Rules and Registration
Bloggers who are interested in participating typically sign up or “register” their blog with a centralized database, usually hosted by a particular blogger. In the beginning, there was just one registry where bloggers could sign up, but more and more blogs, bloggers, and writing groups around the world act as “sponsors” of NaBloPoMo challenges. Writers often have more choice now when it comes to where they want to sign up. Registrants are usually able to view the links of all other bloggers participating, and in many cases entire blogging communities form around the shared experience of writing every day.
The rules are relatively straightforward.
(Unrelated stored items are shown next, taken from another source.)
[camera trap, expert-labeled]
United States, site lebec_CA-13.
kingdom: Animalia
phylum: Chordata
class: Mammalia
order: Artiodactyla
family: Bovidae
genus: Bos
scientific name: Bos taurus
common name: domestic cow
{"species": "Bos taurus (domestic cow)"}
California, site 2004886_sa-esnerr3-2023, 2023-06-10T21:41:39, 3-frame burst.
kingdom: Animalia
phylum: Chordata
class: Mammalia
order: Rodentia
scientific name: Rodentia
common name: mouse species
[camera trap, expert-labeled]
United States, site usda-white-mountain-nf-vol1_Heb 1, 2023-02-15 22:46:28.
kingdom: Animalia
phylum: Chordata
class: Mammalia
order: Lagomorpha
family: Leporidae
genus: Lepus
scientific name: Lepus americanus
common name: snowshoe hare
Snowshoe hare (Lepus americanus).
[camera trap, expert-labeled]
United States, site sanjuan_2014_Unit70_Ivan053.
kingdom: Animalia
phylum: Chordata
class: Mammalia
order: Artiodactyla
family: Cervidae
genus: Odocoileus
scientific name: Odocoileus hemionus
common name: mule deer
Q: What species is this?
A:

Participants are required to publish one post on their personal website or blog every day. There is not usually any length requirement, which means that some posters will craft long essays every day while others will post little more than photographs and brief captions. Participants are not permitted to “back post” — that is, fill in missing dates from the future — nor are they allowed to write posts in advance. The goal is to actively create a post every day for a month.
Subgroups and Prompts
Some groups add additional rules or restrictions to make the challenge more interesting. Daily prompts are one example — some organizers will release a prompt that bloggers must respond to that day, for instance. Prompts can be very specific, like “discuss your first memory,” or more open-ended, such as “write about something that inspired you today.” Others set rules about word count or outbound links. Various groups and blogging communities may also sponsor NaBloPoMo events in months other than November, depending on demand and interest.
Prizes and Recognition
NaBloPoMo typically comes with prizes, most of which are from members of the blogging community. Writers are often recognized by other participants for creativity, tenacity, or emotion, among other things. Depending on the sponsor, awards may exist for any number of categories and criteria, and the prizes are usually equally varied. In the inaugural year, for instance, prizes included a hand knitted scarf, German chocolates, original art, jars of jelly, psychic reading services, and a variety of other creative contributions. The grand prize was a year of free website hosting along with installation of Word Press, a popular blogging software.
No matter where it is hosted, the challenge is generally unenforceable, which means that participants are relying on each other's honor to post each day and to be honest about their contributions. Most NaBloPoMo contests include a consolation prize for the blogger with the best tragic tale about why he or she was unable to complete the challenge. Extenuating circumstances such as fire, evacuation, or medical emergency are usually required.